TASK INSTRUCTIONS - Each line below must be set down exactly; omit any image you find.
╭─ THE DATA
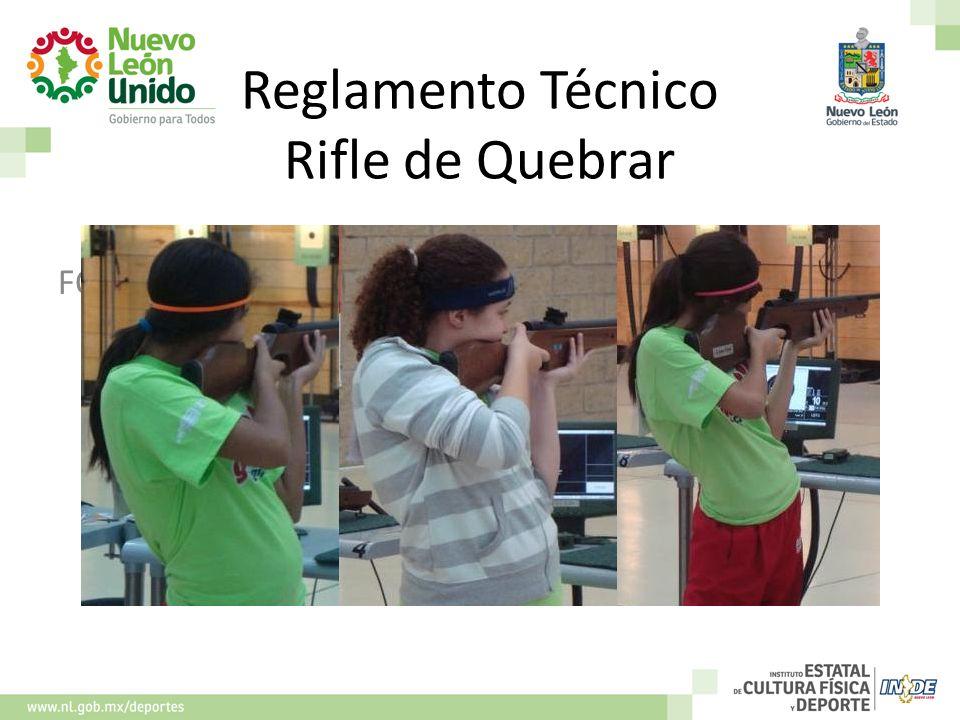 Reglamento Técnico Rifle de Quebrar FOTOS CARO, BRENDA Y JESSICA QUEBRADA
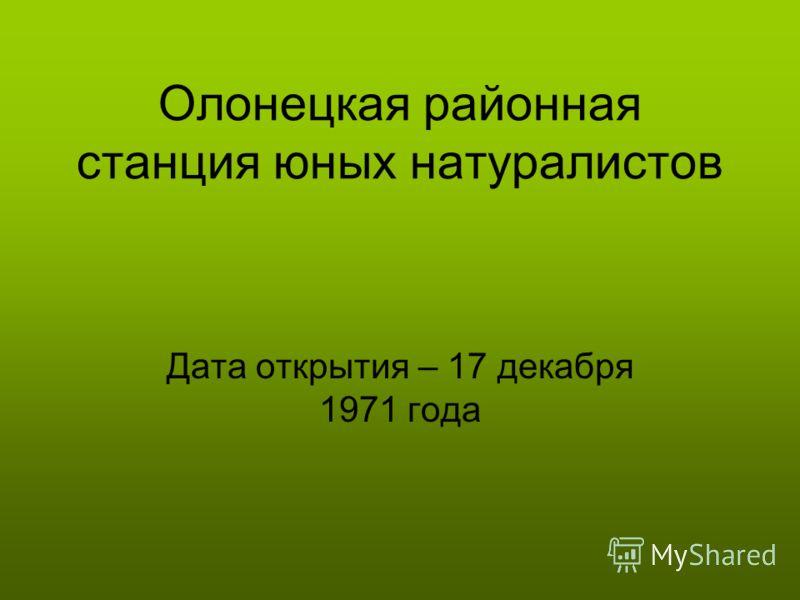 Олонецкая районная станция юных натуралистов Дата открытия – 17 декабря 1971 года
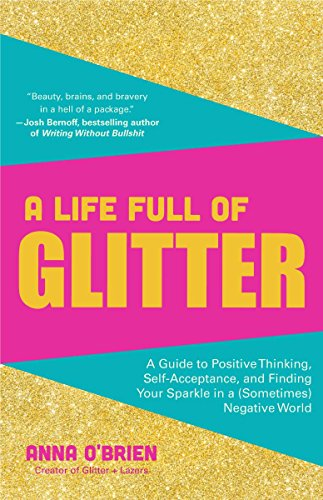 A Life Full of Glitter: A Guide to Positive Thinking, Self-Acceptance, and Finding Your Sparkle in a (Sometimes) Negative - Spirit Glitters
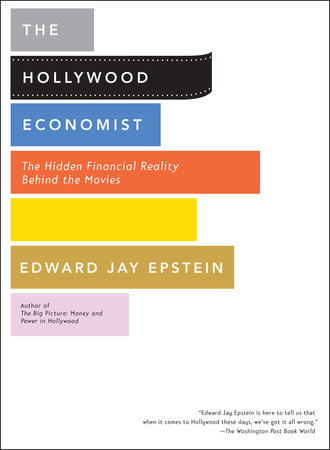 The Hollywood Economist by Edward Jay Epstein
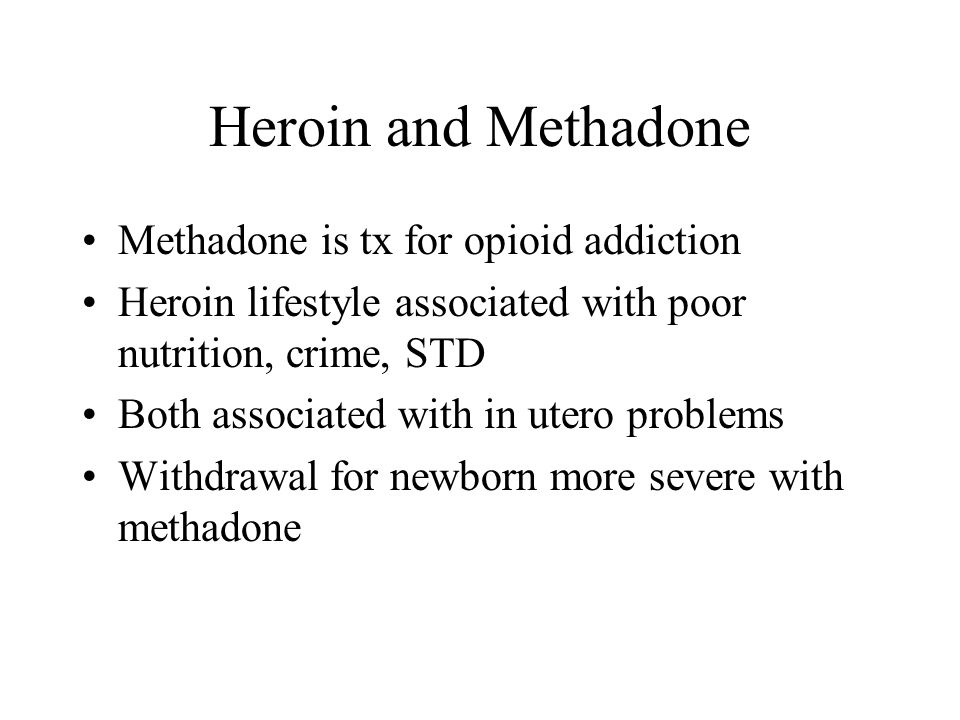 Heroin and Methadone Methadone is tx for opioid addiction Heroin lifestyle associated with poor nutrition, crime, STD Both associated with in utero problems Withdrawal for newborn more severe with methadone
╰─
WORKED SOLUTION -
 Reglamento Técnico Rifle de Quebrar FOTOS CARO, BRENDA Y JESSICA QUEBRADA
 Олонецкая районная станция юных натуралистов Дата открытия – 17 декабря 1971 года
 A Life Full of Glitter: A Guide to Positive Thinking, Self-Acceptance, and Finding Your Sparkle in a (Sometimes) Negative - Spirit Glitters
 The Hollywood Economist by Edward Jay Epstein
 Heroin and Methadone Methadone is tx for opioid addiction Heroin lifestyle associated with poor nutrition, crime, STD Both associated with in utero problems Withdrawal for newborn more severe with methadone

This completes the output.